Here’s why young eyes need special concern, and steps you can take to protect your child’s vision!
How to Protect your Child’s Vision
When viewing a computer, tablet, or smartphone, kids’ eyes are wide open and fixed on the screen. They blink less. So the risk of dry-eye disease is higher as children spend more time on smartphones, says a study in BMC Ophthalmology.
When the children in the study took a month off from phone use, their dry-eye symptoms faded.
Dry-eye disease in kids can cause vision problems. Some research shows a correlation between screen use and short-sightedness among children.
According to the American Academy of Ophthalmology, many eye specialists think these problems are not diagnosed as much as they should be. But they can be prevented. A few tips appear at the end of this article.
Today’s computers and devices use LED light—light-emitting diode technology. It sends blue light into the eye. We might not notice any stress, but the retina is delicate tissue. It’s possible that too much bright light creates risks in children for early-onset macular degeneration or cataracts.
As we move our eyes closer to the screen, we increase our exposure to bright light. And we all have a tendency to bend into smartphones when reading text messages or updates on social media.

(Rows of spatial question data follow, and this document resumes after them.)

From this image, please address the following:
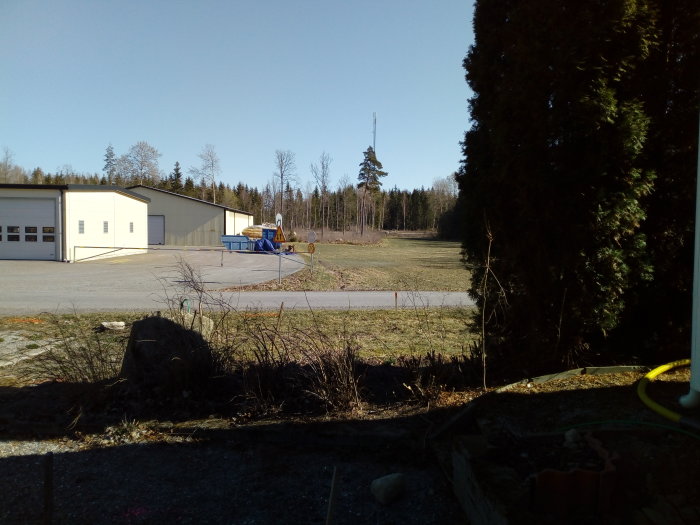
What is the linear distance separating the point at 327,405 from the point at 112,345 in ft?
15.1

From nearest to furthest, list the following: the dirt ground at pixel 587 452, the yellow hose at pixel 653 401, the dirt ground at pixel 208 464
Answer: the dirt ground at pixel 587 452, the dirt ground at pixel 208 464, the yellow hose at pixel 653 401

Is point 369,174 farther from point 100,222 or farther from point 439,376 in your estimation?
point 439,376

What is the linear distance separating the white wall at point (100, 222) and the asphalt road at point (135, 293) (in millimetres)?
2967

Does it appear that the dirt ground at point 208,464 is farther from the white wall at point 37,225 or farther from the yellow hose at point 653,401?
the white wall at point 37,225

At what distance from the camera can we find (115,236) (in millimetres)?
33438

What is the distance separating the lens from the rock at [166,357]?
4.68 m

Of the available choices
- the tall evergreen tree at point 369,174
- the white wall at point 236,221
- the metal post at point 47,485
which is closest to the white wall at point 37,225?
the white wall at point 236,221

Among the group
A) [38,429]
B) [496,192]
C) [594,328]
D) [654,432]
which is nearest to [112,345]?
[38,429]

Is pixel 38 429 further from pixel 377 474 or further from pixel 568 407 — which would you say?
pixel 568 407

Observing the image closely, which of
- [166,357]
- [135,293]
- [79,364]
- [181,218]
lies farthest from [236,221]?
[166,357]

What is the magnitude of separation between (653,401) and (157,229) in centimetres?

The reason children face special risks? As people age, more yellow pigment gathers in the eye’s natural lenses. That yellow, it turns out, shades our eyes from bright blue light. This explains why those non-prescription eyeglasses for computer users are tinted yellow. Blue light filtering prescription glasses and lenses are also on the market.
There are only limited research findings on the hazards of blue light, but sensible precautions can’t hurt your child, and could have a number of benefits.

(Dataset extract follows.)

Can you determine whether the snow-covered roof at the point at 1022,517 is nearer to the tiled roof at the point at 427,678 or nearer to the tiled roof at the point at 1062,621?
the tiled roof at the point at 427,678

Do your children spend time on their tablets, phones, or computers close to bed time? Many young people, including students doing research, are in that habit.

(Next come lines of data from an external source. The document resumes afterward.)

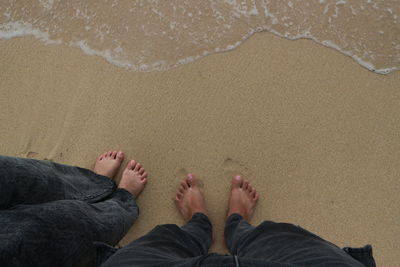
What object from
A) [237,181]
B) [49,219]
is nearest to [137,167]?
[237,181]

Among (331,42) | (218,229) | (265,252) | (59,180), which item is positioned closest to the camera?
(265,252)

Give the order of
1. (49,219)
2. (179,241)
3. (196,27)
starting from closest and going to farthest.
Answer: (49,219) → (179,241) → (196,27)

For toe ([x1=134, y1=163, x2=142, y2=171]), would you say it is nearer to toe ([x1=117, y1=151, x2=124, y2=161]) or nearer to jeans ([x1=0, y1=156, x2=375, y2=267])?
toe ([x1=117, y1=151, x2=124, y2=161])

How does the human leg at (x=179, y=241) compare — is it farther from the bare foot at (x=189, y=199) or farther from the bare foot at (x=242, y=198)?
the bare foot at (x=242, y=198)

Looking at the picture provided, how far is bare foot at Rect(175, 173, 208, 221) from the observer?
169 centimetres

It’s important to check the brightness setting on their phones and other devices. That light can be toned down. And some smartphones have settings that allow the user to create a “night shift” that causes the phone’s light to tone itself down between certain hours.
Too much late phone use can keep kids up, and lower sleep quality. The brightness of the screen keeps the mind in dayshift mode. Overall, putting the phone down earlier promotes good health.
Tips to Protect Your Child’s Eyesight
- Talk to your child about the importance of blinking while viewing.
- Be sure your children and teens get regular outdoor time, exercise, and nutritious meals.
- Gradually decrease the amount of time children may use computers and smartphones. For young children, aim to keep it down to an hour a day.
- Set a nighttime alarm. When it rings, the child has a brief window of time to wrap up and log off—and go to bed phone-free.